Messaging Delivery Guarantees and Safe Delivery

 

Updated: July 16, 2012

Message Delivery Guarantees and State Consistency

For workflows representing stateful processes, it is common to use distributed transactions in order to transact the processing of a message with the updated state of the workflow instance such that the message is guaranteed to be processed exactly once. Workflow Manager 1.0 does not rely on MSDTC in order to maintain state consistency between the workflow instance and its messages. Instead, an eventual consistency model has been implemented which relies on Service Bus to enable exactly once processing of inbound messages in a highly scalable environment. This does, however, result in some fundamental differences in handling inbound and outbound messages with workflow.

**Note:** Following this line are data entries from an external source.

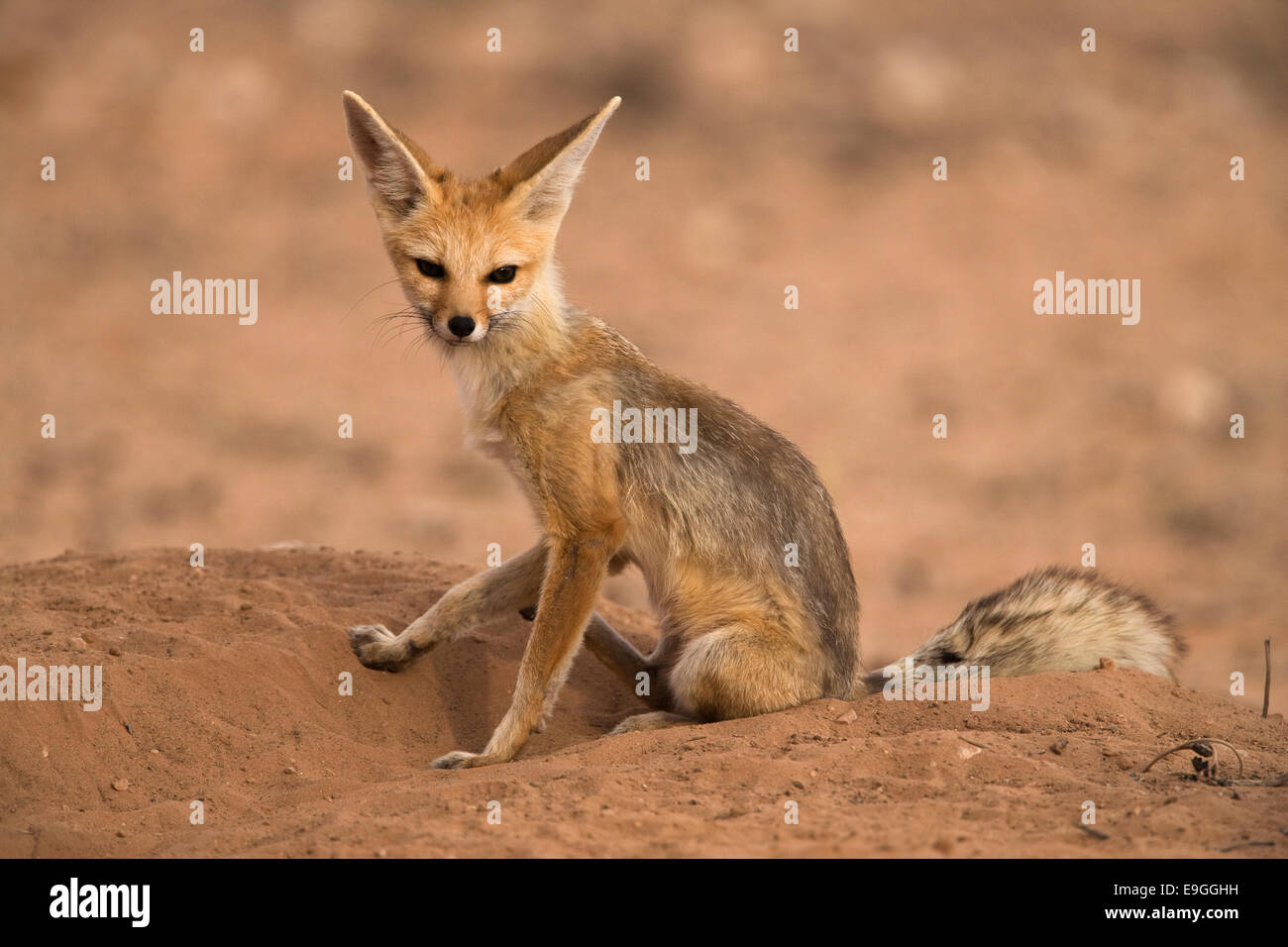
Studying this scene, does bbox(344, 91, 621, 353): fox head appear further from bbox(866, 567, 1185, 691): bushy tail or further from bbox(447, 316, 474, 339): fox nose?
bbox(866, 567, 1185, 691): bushy tail

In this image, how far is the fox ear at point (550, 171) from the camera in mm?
6457

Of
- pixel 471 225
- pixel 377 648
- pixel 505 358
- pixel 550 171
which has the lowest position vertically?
pixel 377 648

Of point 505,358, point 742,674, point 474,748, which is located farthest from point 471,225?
point 474,748

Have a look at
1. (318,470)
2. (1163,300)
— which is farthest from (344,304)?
(1163,300)

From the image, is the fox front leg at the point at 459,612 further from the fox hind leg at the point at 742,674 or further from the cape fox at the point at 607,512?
the fox hind leg at the point at 742,674

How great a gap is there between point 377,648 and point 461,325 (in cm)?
200

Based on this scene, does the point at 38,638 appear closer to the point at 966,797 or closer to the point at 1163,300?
the point at 966,797

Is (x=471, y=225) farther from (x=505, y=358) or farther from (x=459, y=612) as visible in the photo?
(x=459, y=612)

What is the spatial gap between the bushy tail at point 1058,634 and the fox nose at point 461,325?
10.0ft

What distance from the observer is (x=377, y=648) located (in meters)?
6.99

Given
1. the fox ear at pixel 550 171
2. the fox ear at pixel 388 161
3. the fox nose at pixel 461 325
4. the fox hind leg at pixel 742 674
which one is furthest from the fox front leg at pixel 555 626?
the fox ear at pixel 388 161

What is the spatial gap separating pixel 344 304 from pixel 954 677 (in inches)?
542

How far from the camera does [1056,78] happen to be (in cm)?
2320
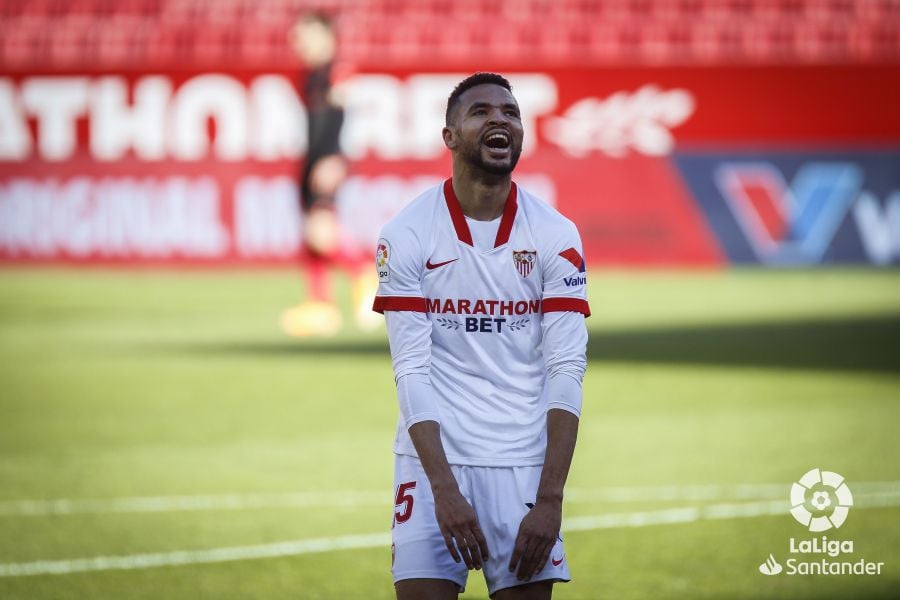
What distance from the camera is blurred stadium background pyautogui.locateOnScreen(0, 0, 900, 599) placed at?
11.1 metres

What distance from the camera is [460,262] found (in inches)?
166

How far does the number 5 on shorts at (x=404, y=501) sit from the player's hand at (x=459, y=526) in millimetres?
199

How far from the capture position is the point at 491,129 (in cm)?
411

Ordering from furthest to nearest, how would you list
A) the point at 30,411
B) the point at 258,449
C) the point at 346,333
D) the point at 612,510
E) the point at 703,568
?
1. the point at 346,333
2. the point at 30,411
3. the point at 258,449
4. the point at 612,510
5. the point at 703,568

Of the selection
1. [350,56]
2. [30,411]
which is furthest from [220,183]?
[30,411]

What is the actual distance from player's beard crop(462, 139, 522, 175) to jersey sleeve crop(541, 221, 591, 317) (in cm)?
25

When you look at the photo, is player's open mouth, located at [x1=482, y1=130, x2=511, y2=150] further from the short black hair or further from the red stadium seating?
the red stadium seating

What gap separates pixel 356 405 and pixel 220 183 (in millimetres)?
11910

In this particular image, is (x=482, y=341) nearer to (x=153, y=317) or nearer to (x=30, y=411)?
(x=30, y=411)

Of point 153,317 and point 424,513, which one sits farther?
point 153,317

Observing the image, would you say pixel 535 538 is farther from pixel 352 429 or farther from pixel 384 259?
pixel 352 429
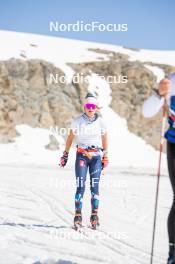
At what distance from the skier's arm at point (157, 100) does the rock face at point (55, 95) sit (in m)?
29.1

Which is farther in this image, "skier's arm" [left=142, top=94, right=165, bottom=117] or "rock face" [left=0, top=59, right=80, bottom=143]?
"rock face" [left=0, top=59, right=80, bottom=143]

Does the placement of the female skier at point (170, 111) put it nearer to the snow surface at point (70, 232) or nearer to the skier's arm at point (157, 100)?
the skier's arm at point (157, 100)

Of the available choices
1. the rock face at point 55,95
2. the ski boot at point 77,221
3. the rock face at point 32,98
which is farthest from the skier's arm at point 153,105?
the rock face at point 32,98

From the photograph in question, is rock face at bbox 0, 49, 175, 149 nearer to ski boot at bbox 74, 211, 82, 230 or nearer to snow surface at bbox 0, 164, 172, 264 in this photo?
snow surface at bbox 0, 164, 172, 264

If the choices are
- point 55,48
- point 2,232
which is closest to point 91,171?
point 2,232

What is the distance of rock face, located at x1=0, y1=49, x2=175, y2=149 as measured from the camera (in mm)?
37031

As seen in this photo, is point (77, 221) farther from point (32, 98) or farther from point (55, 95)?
point (55, 95)

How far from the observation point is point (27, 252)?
16.9ft

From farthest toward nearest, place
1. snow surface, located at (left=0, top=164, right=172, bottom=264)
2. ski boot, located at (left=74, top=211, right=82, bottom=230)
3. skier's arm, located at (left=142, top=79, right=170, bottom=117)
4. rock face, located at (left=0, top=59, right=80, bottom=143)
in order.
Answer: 1. rock face, located at (left=0, top=59, right=80, bottom=143)
2. ski boot, located at (left=74, top=211, right=82, bottom=230)
3. snow surface, located at (left=0, top=164, right=172, bottom=264)
4. skier's arm, located at (left=142, top=79, right=170, bottom=117)

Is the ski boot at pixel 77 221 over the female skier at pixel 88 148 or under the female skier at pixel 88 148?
under

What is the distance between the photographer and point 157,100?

Inbound messages (sent via the Notifications endpoint – see above) are guaranteed to be delivered to the workflow as long as a 200 status code is returned. Messages can be retried idempotently as long as they specify the same MessageId, ensuring that the reliability of the HTTP transport doesn’t affect the overall delivery guarantee. Internally, once received by the Notifications endpoint, the message is stored durably in Service Bus until it is delivered to the workflow(s).

When a workflow receives a message, it is loaded and starts or resumes its execution. During an episode of workflow execution, any side-affecting work, such as outbound messages sent using HTTP activities, is collected and held until the updated state of workflow has been successfully saved. At that time, the inbound message (which has now been processed) is removed from the durable storage, and then the side-affecting work is executed. Outbound messages are sent, and are subsequently retried if they fail due to network issues or process failures. The end result is that outbound messages are guaranteed to be sent at least once, and therefore web services may need to be designed to handle messages idempotently. Responses are returned back to the workflow in order to resume workflow execution.